3. xen_get_timecount is not globally ordered, so calling it on one
   (v)CPU and then calling it on another (v)CPU may give an earlier
   answer.

4. xen_get_timecount is not even approximately synchronized like the
   non-Xen x86 tsc_timecounter is.

5. The mechanism of catching up on missed hardclock ticks by rewinding
   the timecounter, ummm, has the effect of rewinding the timecounter,
   which makes it rather non-monotonic.  It seems to me that (a) this
   idea of a fake clock is fundamentally problematic, and (b) we
   should reduce our dependency on mandatory accurate hardclock ticks
   so that we can go tickless anyway.

6. By code inspection, our mechanism for reading the shared Xen
   vcpu_time_info record appears racy.

7. By code inspection, our reliance on cpu_frequency(curcpu()) in
   xen_delay seems likely to go wrong if we ever migrate to a pCPU at
   a different clock rate, since cpu_frequency(curcpu()) is cached at
   boot and never recalibrated.

So I wrote a draft replacement for xen/clock.c, attached.  Normally
I'm not keen on wholesale rewrites like this, but it was hard to
empirically study how Xen behaved while also figuring out how
xen/clock.c was supposed to work.  This draft survives light testing
under load in domU and produces a monotonic clock all the way into
userland.

Feedback welcome!  I'm not a Xen wizard.  Is this something that we
should consider adopting for NetBSD/xen, or am I barking up the wrong
trees here to fix the nonmonotonicity of the Xen timecounter?


Some things worth noting:

- This actually provides a monotonic clock.

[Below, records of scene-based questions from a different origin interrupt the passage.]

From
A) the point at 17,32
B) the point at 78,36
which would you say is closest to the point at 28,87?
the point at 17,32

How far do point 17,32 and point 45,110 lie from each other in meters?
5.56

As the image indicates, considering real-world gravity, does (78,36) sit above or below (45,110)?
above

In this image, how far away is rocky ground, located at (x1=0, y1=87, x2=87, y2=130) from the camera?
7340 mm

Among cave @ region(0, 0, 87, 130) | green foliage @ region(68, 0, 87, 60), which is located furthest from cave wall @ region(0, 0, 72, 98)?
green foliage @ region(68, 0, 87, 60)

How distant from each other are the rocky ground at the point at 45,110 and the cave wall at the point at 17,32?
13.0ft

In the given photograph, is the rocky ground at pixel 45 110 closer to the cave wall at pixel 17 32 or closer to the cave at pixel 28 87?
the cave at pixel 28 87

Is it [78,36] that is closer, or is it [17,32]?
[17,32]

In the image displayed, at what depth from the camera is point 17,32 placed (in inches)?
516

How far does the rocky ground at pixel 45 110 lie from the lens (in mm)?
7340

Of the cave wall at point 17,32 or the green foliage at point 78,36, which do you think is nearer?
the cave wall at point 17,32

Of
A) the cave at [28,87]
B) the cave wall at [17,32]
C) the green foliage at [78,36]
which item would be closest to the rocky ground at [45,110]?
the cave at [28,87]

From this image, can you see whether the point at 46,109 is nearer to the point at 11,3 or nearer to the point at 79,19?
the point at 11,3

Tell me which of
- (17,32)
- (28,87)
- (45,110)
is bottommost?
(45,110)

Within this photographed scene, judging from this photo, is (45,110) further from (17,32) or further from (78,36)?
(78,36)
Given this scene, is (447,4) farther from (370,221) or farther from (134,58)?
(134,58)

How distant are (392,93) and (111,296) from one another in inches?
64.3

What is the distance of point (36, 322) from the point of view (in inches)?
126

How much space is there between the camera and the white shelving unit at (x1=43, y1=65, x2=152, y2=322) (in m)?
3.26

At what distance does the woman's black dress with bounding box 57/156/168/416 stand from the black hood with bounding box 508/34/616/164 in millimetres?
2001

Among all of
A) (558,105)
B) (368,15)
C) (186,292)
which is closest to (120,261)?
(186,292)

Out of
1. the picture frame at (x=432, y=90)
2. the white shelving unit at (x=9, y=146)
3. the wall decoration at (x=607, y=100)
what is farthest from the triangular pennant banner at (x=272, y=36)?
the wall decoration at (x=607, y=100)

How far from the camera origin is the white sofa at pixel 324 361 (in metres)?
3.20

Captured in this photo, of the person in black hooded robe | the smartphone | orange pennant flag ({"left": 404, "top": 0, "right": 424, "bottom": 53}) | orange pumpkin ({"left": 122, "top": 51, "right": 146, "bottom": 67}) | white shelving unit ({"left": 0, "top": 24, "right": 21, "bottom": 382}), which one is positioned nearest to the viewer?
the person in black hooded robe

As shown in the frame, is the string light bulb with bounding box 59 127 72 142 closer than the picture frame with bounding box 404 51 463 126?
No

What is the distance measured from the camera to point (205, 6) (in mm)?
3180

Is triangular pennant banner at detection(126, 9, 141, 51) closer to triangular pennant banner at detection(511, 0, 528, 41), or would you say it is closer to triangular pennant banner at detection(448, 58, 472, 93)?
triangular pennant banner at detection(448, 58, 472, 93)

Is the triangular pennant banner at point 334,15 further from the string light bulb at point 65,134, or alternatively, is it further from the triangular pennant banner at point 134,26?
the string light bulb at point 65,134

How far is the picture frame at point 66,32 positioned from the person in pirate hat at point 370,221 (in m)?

- The only global ordering happens at highest level of this when
  actually querying the time counter; there's no global mutex for all
  the state, just one atomic operation to advance the latest global
  view of the clock.

  Thus if we ever do add a per-CPU timecounter API, it will be easy to
  adapt this to it: while the global one uses xen_global_systime_ns, a
  local one would simply use xen_vcputime_systime_ns instead, with no
  atomics or anything, just membars to read from the Xen hypervisor.

- This relies on atomic_cas_64.  If that's a problem (does Xen run on
  any hardware without cmpxchg8b?), we could replace it by a mutex --
  not worse than the current code -- or work a little more carefully
  with a 32-bit counter.

- There's no calibration of the vCPU time between vCPUs.  Maybe we
  should do that (particularly if we want to work in a 32-bit
  counter); maybe it's not important because the Xen hypervisor keeps
  system time within a reasonable error of a few ms.

- There's a scattering of prints to diagnose failures of the Xen
  clock.  We could turn these into dtrace SDT probes or event
  counters, perhaps, to reduce printf clutter and help future
  diagnostics.  I haven't yet put in heuristics to decide when to
  tc_gonebad the Xen timecounter.

  So far, I've only seen Xen snapshot of the clock go backwards
  internally by a few hundred nanoseconds (though the system_time
  itself has gone backwards by a few hundred microseconds, but that
  must have been compensated for by advance of the TSC timestamp).

- All per-CPU records are stored in struct cpu_info, not in dense
  arrays, so there's no spurious cache line sharing.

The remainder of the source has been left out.